1. Introduction
Implementation of QKD networks relies on classical wired fiber channels, which makes it challenging to directly distribute quantum keys to mobile devices and has limitations in terms of distance, cost, and reliability [
1]. Therefore, QKD over wireless channels is of great significance and value, as it can overcome these challenges and limitations. Moreover, QKD over wireless channels can protect wireless communication from future quantum attacks, as conventional encryption algorithms might be vulnerable to quantum computers. QKD over wireless channels can also enable secure communication between mobile users, enhancing the flexibility and coverage of the network [
2]. Hence, researching and developing QKD over wireless channels is very necessary and urgent.
In wireless communication, spoofing and eavesdropping are two common methods of attack. QKD itself can effectively prevent eavesdropping [
3], but spoofing attacks pose a security risk to the wireless access of QKD networks. It is necessary to seek new security solutions. PLA is an effective authentication scheme against spoofing attacks, which is characterized by its speed and lightness, making it suitable for wireless communication. Recently, Physical Layer Authentication (PLA) has been commonly combined with machine learning (ML) algorithms for device authentication. PLA can be categorized into various research directions based on the sources of authentication evidence [
4], among which the schemes based on hardware components characteristics and the schemes based on channel characteristics are the most representative approaches. Hardware-based methods use hardware features of devices to verify UE’s identity [
5]. They are costly and sensitive to hardware variations. Channel-based methods use features such as Channel Impulse Response (CIR), Carrier Frequency Offset (CFO), or Channel State Information (CSI) to authenticate devices [
6], but they depend on stable and distinguishable channel features.
MU-MIMO greatly improves spectrum efficiency, and various techniques such as spatial multiplexing and beamforming are implemented in MU-MIMO. Spatial multiplexing allows multiple data streams, called layers, to be transmitted over the same time-frequency resource. In multi-user scenarios, different UE can transmit over different layers, and Base Stations (BS) reuse the data streams and assign layers to ports according to pre-coding matrix [
7]. This changes the CSI at the BS’s receiving antennas, which affects the traditional authentication schemes. However, it also enriches the features for the proposed FPLA mechanism. FPLA is a low-complexity and low-overhead solution that can easily handle different CSI dimensions, and achieve high authentication accuracy in MU-MIMO systems.

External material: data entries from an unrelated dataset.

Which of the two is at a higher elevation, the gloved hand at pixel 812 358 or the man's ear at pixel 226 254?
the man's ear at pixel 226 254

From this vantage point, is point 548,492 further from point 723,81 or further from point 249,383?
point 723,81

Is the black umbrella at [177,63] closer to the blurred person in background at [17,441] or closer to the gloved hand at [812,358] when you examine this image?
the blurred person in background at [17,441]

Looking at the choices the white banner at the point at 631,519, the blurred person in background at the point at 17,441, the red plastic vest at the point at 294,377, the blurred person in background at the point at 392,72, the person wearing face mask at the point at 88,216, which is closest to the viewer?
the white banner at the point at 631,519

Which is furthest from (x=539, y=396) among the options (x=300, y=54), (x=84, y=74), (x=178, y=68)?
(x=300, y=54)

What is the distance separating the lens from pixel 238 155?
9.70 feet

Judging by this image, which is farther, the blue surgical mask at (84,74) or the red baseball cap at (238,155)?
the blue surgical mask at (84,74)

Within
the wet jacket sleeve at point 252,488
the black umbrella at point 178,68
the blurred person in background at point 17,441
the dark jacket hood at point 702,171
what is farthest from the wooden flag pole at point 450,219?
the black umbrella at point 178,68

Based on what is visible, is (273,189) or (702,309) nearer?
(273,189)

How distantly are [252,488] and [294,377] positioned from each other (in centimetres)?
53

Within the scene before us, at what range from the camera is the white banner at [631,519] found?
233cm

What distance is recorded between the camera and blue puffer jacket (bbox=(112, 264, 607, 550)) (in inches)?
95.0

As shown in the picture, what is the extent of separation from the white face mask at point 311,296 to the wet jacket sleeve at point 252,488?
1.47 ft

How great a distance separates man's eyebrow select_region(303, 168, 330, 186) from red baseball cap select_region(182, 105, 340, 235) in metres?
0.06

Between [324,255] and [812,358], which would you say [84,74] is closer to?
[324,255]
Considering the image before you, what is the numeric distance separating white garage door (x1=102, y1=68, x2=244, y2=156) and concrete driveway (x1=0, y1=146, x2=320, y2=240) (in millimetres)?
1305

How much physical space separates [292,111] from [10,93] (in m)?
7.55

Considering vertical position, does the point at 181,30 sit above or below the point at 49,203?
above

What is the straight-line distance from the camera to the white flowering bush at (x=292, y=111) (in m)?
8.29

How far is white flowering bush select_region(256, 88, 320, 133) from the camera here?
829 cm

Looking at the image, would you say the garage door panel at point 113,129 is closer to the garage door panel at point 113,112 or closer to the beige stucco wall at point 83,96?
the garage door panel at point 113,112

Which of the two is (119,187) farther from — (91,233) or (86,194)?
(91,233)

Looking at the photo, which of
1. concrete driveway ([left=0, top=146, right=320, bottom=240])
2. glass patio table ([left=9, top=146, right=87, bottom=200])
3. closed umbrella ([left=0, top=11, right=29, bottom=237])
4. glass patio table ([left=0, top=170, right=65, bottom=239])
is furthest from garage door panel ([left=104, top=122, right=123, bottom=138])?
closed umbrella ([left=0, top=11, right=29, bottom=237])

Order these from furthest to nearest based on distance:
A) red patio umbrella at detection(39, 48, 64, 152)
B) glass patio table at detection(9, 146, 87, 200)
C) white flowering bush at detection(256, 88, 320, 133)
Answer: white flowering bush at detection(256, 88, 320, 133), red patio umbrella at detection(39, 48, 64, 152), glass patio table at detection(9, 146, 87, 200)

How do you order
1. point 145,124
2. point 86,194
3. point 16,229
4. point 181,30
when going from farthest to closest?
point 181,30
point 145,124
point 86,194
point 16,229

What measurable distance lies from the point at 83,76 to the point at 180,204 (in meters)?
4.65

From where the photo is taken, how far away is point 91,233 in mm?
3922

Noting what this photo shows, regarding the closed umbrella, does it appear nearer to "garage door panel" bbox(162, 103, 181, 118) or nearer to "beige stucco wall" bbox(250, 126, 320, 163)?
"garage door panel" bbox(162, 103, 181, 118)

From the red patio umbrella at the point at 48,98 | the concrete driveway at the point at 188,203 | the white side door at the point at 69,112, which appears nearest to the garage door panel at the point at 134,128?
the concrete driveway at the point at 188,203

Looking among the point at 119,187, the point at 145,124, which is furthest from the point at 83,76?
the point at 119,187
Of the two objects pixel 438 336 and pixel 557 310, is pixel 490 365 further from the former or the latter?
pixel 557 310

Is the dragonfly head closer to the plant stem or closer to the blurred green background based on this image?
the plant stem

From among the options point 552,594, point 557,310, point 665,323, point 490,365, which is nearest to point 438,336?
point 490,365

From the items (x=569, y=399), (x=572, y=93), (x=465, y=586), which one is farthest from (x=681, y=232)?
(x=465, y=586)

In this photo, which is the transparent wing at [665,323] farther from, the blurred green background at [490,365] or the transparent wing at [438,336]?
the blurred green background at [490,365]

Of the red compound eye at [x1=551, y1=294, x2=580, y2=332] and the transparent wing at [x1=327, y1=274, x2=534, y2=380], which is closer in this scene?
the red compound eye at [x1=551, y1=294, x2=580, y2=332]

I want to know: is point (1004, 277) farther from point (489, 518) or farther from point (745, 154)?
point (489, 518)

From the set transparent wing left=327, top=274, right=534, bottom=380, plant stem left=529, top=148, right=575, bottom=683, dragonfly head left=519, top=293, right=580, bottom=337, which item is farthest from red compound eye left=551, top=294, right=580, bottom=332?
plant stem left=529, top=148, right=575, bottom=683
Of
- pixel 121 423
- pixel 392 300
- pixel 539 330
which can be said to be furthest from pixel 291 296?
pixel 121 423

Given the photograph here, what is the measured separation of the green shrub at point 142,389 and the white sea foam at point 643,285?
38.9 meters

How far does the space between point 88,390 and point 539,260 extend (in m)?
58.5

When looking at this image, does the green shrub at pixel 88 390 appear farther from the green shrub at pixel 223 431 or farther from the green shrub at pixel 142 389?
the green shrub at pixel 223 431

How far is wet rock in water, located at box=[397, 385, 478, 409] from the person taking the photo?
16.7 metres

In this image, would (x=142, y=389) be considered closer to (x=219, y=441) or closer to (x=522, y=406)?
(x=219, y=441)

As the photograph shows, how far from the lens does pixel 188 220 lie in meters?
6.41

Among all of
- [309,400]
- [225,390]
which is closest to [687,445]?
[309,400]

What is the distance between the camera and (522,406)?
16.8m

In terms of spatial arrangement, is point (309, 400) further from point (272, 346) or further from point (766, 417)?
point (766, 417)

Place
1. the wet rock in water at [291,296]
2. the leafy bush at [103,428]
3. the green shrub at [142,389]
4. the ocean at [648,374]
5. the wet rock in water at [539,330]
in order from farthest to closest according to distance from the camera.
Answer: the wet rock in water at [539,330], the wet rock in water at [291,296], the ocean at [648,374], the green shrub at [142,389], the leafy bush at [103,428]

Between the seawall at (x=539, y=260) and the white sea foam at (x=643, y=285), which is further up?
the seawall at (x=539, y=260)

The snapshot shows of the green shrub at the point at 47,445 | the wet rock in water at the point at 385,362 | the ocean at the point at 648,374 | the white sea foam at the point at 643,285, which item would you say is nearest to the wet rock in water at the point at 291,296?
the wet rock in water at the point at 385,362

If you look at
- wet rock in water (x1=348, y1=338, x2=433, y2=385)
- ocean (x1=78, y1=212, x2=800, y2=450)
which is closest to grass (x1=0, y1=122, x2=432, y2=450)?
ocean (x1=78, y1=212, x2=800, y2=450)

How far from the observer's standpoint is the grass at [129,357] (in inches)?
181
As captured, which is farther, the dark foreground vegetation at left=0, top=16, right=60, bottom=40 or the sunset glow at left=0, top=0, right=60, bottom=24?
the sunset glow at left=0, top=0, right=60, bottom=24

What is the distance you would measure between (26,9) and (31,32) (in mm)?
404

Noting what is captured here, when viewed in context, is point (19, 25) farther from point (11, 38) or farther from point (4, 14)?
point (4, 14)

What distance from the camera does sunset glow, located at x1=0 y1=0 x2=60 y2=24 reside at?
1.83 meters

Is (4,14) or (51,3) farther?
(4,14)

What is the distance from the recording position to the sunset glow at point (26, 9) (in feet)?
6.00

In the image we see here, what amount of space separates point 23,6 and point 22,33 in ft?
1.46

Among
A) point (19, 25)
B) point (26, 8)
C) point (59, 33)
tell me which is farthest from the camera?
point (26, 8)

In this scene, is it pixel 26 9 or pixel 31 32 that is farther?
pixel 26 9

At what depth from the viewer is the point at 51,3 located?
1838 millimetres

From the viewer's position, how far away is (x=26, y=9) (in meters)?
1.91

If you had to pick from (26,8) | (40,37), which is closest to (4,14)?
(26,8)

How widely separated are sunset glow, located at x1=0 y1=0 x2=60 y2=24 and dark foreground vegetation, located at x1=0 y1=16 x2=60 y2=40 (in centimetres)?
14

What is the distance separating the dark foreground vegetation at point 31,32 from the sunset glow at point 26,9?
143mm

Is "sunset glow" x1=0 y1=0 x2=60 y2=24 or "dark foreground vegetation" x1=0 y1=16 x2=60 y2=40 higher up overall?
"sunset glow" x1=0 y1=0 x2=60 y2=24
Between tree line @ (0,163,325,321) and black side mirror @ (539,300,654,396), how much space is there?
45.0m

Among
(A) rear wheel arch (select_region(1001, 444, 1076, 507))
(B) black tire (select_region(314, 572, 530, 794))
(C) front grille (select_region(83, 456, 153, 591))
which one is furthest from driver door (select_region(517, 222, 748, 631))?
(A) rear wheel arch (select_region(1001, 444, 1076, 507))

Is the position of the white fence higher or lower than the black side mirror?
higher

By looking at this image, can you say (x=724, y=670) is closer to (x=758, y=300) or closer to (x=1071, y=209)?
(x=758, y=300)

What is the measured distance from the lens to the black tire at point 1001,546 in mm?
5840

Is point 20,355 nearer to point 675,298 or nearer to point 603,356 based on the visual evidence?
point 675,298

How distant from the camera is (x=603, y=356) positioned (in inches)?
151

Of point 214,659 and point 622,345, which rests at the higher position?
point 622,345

In this paper, a Flexible Physical Layer Authentication (FPLA) mechanism for wireless access of QKD networks is proposed against spoofing attacks, enabling authentication under different antenna diversity conditions. The mechanism can flexibly adapt to different antenna diversity and is also robust to antenna layer heterogeneity caused by changes in the number of UEs. It employs CSI fed back in the Up-Link (UL) of Time Division Duplex (TDD) systems to train authentication classifier. The motivation is that the reported CSI information from UEs exhibits unique characteristics due to factors such as multipath effects and delay distortions, which vary with the UE’s location. As CSI is a physical-layer attribute, it is inherently difficult to tamper with or forge, thereby offering robust security properties. In 5G TDD systems, the same frequency band is used for both UL and Down-Link (DL) transmissions. The wireless radio channel exhibits reciprocity, allowing the determination of the DL beam based on the SRS transmitted by UEs. Consequently, investigating device authentication based on SRS holds significant engineering practicality. The contributions of this paper are as follows:
A Dimensional Transformation Residual Network (DTRN) model and a dimensional transformation block (D-block) are proposed to prevent loss of detection accuracy caused by the variation in CSI dimensions;
A DTRN-based FPLA mechanism is proposed, which dynamically adapts to the antenna diversity in 5G MU-MIMO systems and conforms to QKD network wireless access;
Authentication performance was evaluated under a time-varying CDL channel model in the 5G FR1 n78 band (3.5 GHz), which aligns with the frequency allocation of China Telecom’s 5G QKD network. The impact of antenna diversity, multiple user access, and various SNR on the authentication performance is evaluated.
The rest of this paper is organized as follows:
Section 2 provides an overview of the related work;
Section 3 introduces the system model;
Section 4 presents the framework and workflow of FPLA;
Section 5 describes the structure and implementation method of DTRN.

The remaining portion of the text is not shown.